Instagram has been around since 2010. I joined last year at the urging of one the other artists in the painting workshop I attend. She has--at last count--1351 followers on Instagram. I have 270. Clearly, I'm not quite getting the hang of this wildly popular app, though I do enjoy it. I am fascinated by the gorgeous photos and while I find the proliferation of hashtags annoying, there are some people who actually write lovely prose or poetry to go along with their pictures, but those folks are rare. Mostly, it's photos and hashtags.

Nevertheless, if there were no hashtags, finding anything on Instagram would be impossible. And, as it turns out, hashtags can help when it comes to attracting new followers. I discovered this fact at, which is a good place to learn how to work Instagram. I am studying it carefully and intend to become more daring with hashtags.

I doubt whether getting more followers on Instagram will help me sell books. Selling books is tough. Still, to me the one big advantage of Instagram is the ability to share a photo from there to Twitter and Facebook at the same time. In the case of Twitter that is a huge plus because it is nearly impossible for me to stick to 140 characters. I am, after all, a romance writer.

If you're on Instagram, please follow me @marzecpenelope and like some of my pictures. I'll do the same for you. :-)

Friday, May 22, 2015

Memorial Day

Boots and Bugle
Painting by Irene S. Kierce

Both of my grandfathers served in World War I--one in Europe and the other on the Mexican border. They both came home. My mother and her five brothers served in World War II and the Korean War. They all came home. My father and his brother served in World War II. My father came home, but his brother did not. My brother served during the Vietnam era. He was a navigator/bombardier in an F-111 which was being tested in New Mexico. His plane crashed. He and the pilot died.

Memorial Day isn't about the beach or a great sale at the store. It's about the cost of our freedom. Please don't forget that.

Tuesday, May 19, 2015

KISS OF BLARNEY Print Edition Uploaded!

Being a glutton for punishment, I decided to put out a print edition of Kiss of Blarney. I am aware that very few people will buy the print version. Why should they when the digital edition is only $0.99? Nevertheless, it is nice to have a physical book to put on the table when I go to a booksigning event. So I struggled with Word to make the correct size page with mirror image pages. Then I uploaded the file to Createspace. I looked at the preview and realized I had forgotten page numbers. I had to redo the file with numbers and upload it again. It made my brain hurt.

While it is possible to proof the book online, I have found that buying a genuine paper copy is the best method. When the paper copy arrived, I found ERRORS. I hate that. The mistakes were small, but they still annoyed me.

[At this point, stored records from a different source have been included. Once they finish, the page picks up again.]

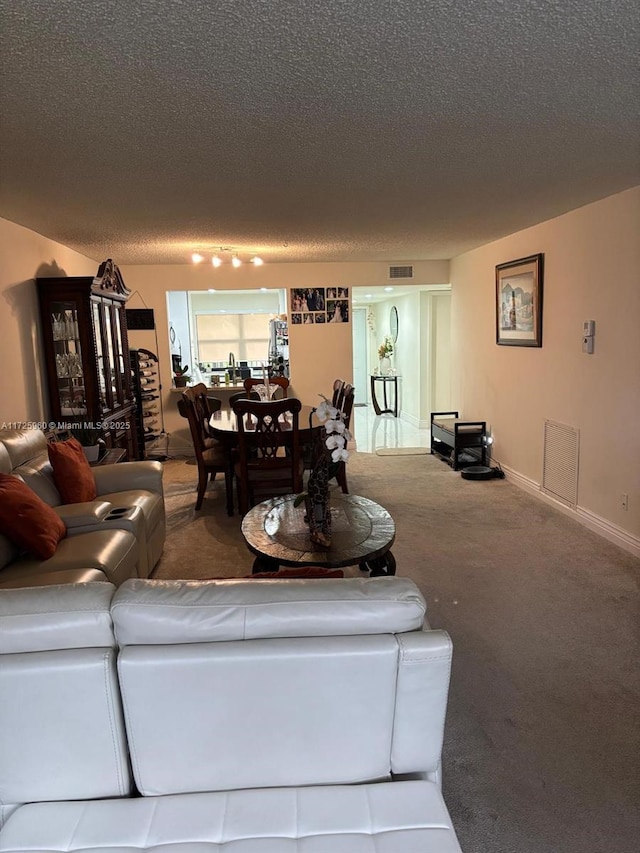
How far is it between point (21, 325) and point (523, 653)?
394cm

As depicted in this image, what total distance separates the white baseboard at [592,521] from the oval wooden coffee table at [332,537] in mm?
1818

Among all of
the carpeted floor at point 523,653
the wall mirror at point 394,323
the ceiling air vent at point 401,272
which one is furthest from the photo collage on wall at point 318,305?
the wall mirror at point 394,323

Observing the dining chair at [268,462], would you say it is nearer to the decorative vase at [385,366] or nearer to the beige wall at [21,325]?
the beige wall at [21,325]

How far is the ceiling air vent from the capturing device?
7.00 meters

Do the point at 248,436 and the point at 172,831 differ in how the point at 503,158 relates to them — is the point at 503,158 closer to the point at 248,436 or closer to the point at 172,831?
the point at 248,436

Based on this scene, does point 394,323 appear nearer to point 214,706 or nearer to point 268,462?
point 268,462

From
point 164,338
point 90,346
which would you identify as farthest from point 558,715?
point 164,338

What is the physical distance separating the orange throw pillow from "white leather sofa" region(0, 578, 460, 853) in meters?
1.98

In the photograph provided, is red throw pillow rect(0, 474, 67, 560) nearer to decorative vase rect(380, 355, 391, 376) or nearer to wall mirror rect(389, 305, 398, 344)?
wall mirror rect(389, 305, 398, 344)

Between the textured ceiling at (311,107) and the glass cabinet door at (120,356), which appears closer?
the textured ceiling at (311,107)

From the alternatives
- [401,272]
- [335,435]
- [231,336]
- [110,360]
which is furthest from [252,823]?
[231,336]

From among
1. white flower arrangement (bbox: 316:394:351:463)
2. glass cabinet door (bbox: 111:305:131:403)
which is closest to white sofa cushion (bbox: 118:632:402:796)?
white flower arrangement (bbox: 316:394:351:463)

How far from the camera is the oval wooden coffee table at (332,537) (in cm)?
247

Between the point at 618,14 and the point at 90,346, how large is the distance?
13.3 ft
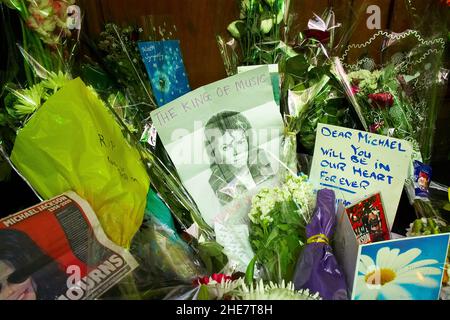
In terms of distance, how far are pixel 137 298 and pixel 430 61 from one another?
3.97ft

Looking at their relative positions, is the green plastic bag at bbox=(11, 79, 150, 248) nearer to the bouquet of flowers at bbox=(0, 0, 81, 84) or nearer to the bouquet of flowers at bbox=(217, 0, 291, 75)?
the bouquet of flowers at bbox=(0, 0, 81, 84)

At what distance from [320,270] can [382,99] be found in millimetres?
638

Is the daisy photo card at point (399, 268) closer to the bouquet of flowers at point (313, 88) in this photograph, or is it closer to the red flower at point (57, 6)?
the bouquet of flowers at point (313, 88)

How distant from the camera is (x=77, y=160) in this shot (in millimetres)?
920

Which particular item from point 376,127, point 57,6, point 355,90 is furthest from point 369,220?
point 57,6

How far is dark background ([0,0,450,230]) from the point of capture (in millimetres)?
1370

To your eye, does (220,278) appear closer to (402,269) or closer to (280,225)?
(280,225)

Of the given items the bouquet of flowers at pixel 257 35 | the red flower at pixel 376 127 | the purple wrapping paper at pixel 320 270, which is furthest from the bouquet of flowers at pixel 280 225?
the bouquet of flowers at pixel 257 35

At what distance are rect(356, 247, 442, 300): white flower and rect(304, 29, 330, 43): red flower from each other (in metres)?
0.74

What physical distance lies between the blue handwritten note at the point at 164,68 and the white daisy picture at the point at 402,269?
0.74 metres

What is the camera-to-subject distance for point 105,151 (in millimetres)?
A: 961

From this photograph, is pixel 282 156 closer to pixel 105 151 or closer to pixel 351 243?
pixel 351 243

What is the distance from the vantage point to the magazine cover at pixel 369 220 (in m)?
0.99

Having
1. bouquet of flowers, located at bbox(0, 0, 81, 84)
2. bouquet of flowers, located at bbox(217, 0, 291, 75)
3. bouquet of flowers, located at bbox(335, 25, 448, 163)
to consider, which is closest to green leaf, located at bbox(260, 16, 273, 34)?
bouquet of flowers, located at bbox(217, 0, 291, 75)
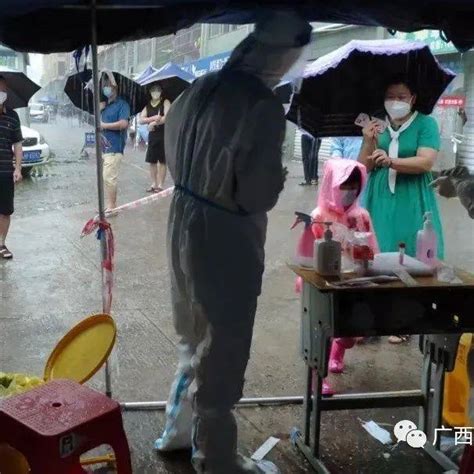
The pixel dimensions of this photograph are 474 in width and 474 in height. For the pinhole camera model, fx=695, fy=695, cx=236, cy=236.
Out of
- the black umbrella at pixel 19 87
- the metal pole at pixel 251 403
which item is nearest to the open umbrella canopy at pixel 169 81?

So I went back and fixed the errors and uploaded the book AGAIN. The inexpensive paper version should be available shortly--though there are more expensive Crescent Moon Press editions still floating around. I set my own paper edition at $5.50. I won't make much money on it, but I don't mind. Selling books is not easy. Selling high priced books is impossible--unless  you're already a celebrity.

Kiss of Blarney is a short read. The new print version is 85 pages long. Don't you want to read about an Irish princess hidden in the Pine Barrens of New Jersey?

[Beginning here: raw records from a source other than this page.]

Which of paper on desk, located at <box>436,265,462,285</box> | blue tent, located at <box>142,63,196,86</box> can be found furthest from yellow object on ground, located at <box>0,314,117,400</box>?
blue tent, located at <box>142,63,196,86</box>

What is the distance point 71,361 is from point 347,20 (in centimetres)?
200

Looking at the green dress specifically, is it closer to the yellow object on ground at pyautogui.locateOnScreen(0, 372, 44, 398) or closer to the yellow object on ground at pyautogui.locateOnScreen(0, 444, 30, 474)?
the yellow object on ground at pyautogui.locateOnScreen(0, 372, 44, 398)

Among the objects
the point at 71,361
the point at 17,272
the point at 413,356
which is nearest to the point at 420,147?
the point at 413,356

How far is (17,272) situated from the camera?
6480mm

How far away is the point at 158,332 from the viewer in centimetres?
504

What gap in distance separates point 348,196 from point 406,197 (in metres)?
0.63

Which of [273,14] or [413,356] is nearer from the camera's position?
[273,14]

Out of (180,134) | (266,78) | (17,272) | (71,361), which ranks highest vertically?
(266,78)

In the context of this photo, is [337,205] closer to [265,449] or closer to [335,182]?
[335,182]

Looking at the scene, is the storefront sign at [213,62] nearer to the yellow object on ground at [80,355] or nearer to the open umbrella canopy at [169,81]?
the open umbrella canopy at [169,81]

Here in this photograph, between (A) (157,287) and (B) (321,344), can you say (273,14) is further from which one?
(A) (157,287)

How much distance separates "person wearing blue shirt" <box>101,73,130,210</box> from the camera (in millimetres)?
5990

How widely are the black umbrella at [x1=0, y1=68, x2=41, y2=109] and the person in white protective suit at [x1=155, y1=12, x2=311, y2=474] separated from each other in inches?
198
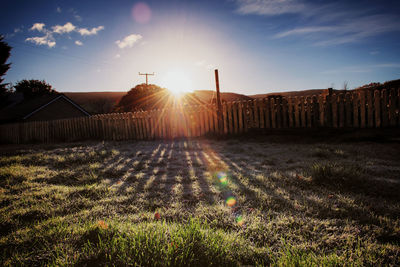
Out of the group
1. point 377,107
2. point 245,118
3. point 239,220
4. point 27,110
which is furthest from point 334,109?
point 27,110

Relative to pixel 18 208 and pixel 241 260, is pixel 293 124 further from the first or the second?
pixel 18 208

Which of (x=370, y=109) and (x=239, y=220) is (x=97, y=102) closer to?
(x=370, y=109)

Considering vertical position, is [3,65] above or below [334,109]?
above

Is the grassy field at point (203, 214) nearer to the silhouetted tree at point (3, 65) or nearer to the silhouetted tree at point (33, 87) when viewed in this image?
the silhouetted tree at point (3, 65)

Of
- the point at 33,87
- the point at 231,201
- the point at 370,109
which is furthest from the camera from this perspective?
the point at 33,87

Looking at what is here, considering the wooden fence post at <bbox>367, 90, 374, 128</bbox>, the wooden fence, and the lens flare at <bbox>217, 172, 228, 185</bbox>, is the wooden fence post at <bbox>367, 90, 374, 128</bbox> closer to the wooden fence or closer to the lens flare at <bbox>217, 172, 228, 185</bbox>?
the wooden fence

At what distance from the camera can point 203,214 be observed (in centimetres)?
230

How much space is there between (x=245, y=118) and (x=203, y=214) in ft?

Read some of the reviews on Amazon. (CLICK HERE FOR REVIEWS) It's a fun book. 

Friday, May 15, 2015


I've always enjoyed the music of Emmy Lou Harris. "Back When We Were Beautiful" is from the Old Yellow Moon album with Rodney Crowell. I listen to it frequently. This video on YouTube accompanies the song with photos the World War II era. Lovely, but bittersweet.

Tuesday, May 12, 2015

Evening Primroses

My sister--the one with the Masters in Horticulture, who is also a Master Gardener--gave me these primoses. She was pretty sure I could not kill them. The plants grow like weeds. They spread all by themselves. Deer don't eat them. Their abundant yellow flowers look really nice in the yard and they bloom for several weeks in June.

I sure wish all flowers were as easy to grow as these!

Friday, May 08, 2015

Gaining a Future

This is an anniversary for my father. Seventy-three years ago, he walked into a recruiting station. I am here because he did not die in combat, though his brother did. My father wrote this short article about his experience. In the photo below, he is on the right.

Gaining a Future
by Raymond Kierce 

Seventy-three years ago on May 8th, I was a twenty-year old novice journalist and college freshman, but there was a war going on. I knew that if I was drafted I would not have a choice in which branch of the service I would serve. So I caught a bus from my parents' Jersey City home and went to a military recruiting facility. I passed the physical and enlisted in the Army Air Force.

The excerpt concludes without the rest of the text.